- [Work required]
If a record holds a picture, leave the picture out, but write out everything else exactly.
--- START ---
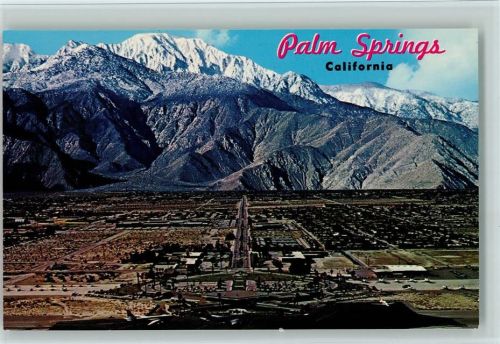 Palm Springs Gesamtansicht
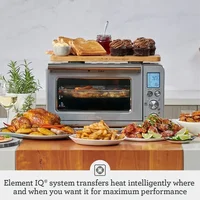 Oven Air Fryer BOV860BTR, Black Truffle 2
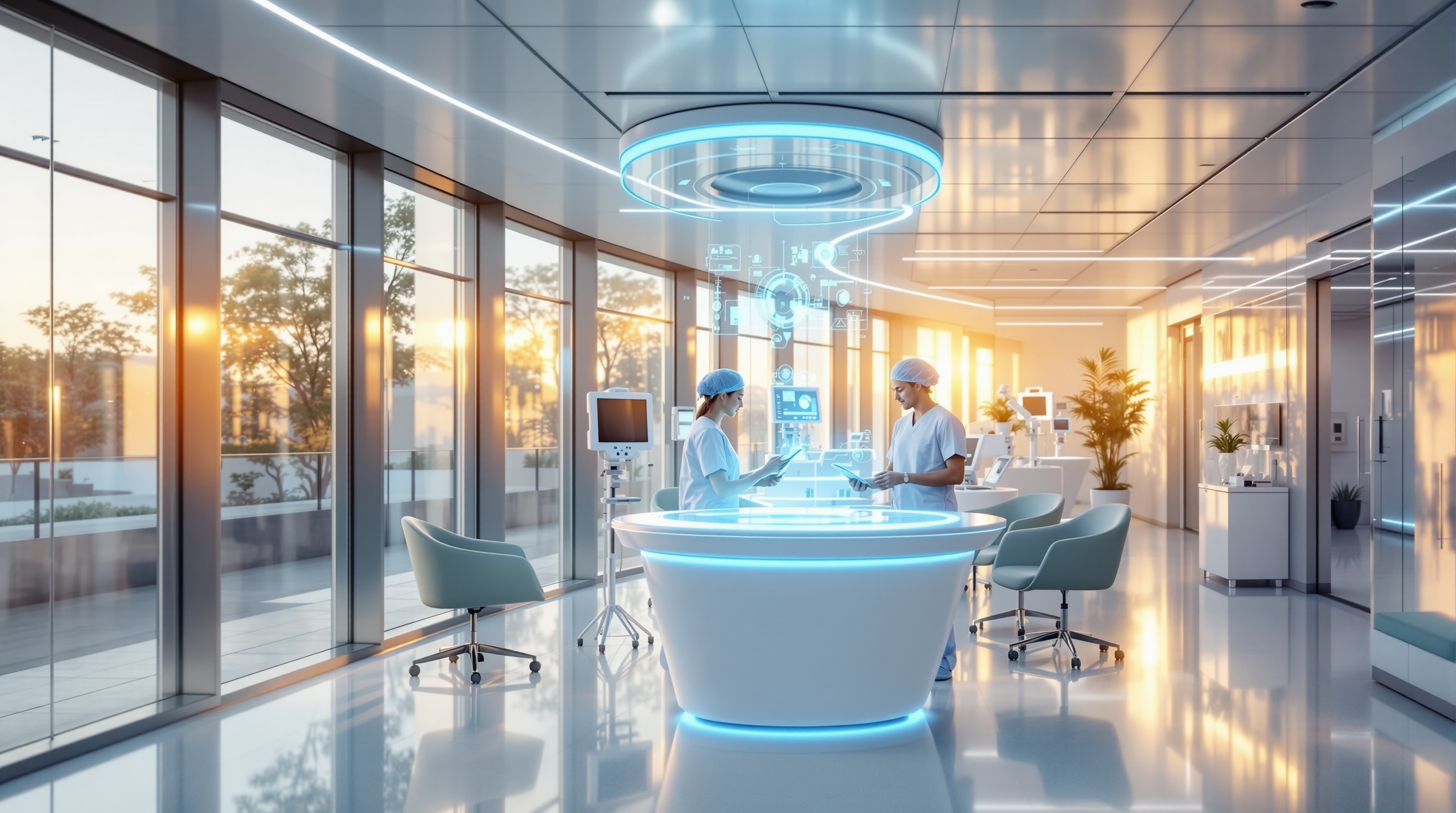 AI Nursing Efficiency Tools: Optimizing SNF Workflows & Compliance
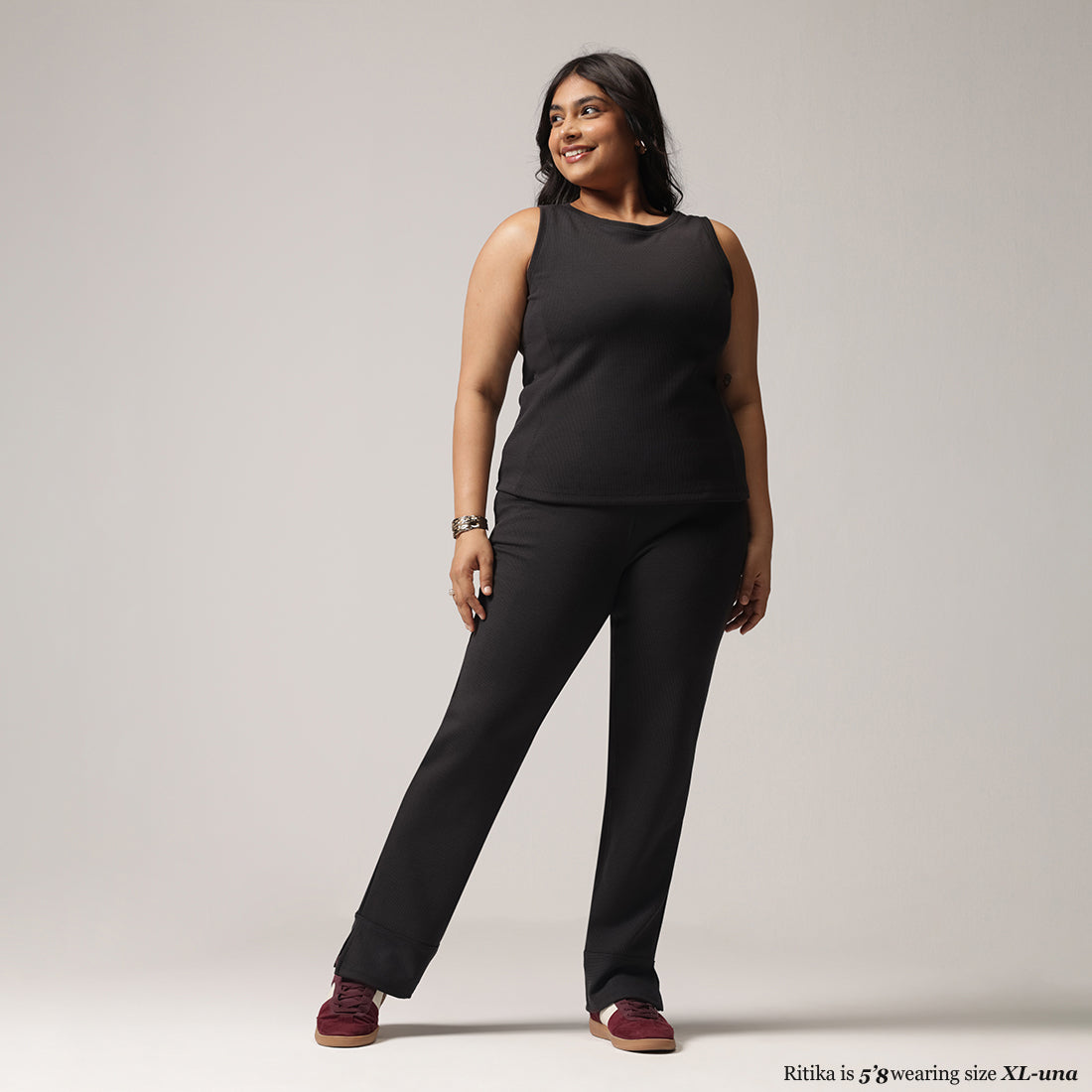 RibSupreme™ Straight Pants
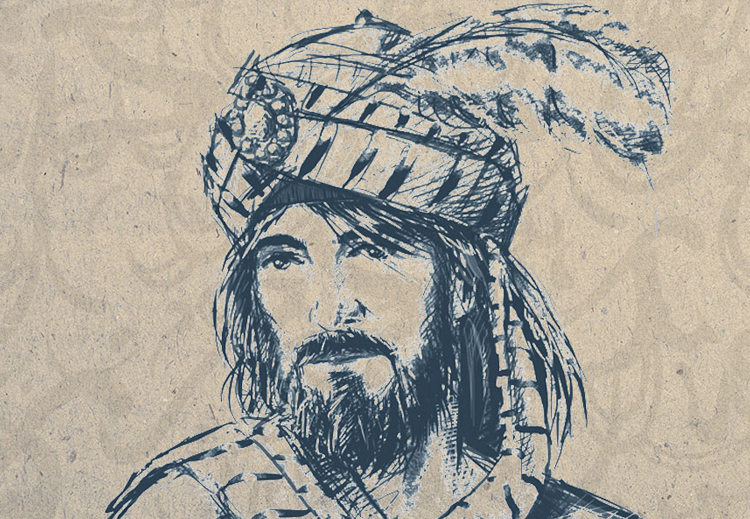 غرور المتنبي كان دوماً ما يدفعه إلى مدح نفسه قبل السلطان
--- END ---
- [Your response]
 Palm Springs Gesamtansicht
 Oven Air Fryer BOV860BTR, Black Truffle 2
 AI Nursing Efficiency Tools: Optimizing SNF Workflows & Compliance
 RibSupreme™ Straight Pants
 غرور المتنبي كان دوماً ما يدفعه إلى مدح نفسه قبل السلطان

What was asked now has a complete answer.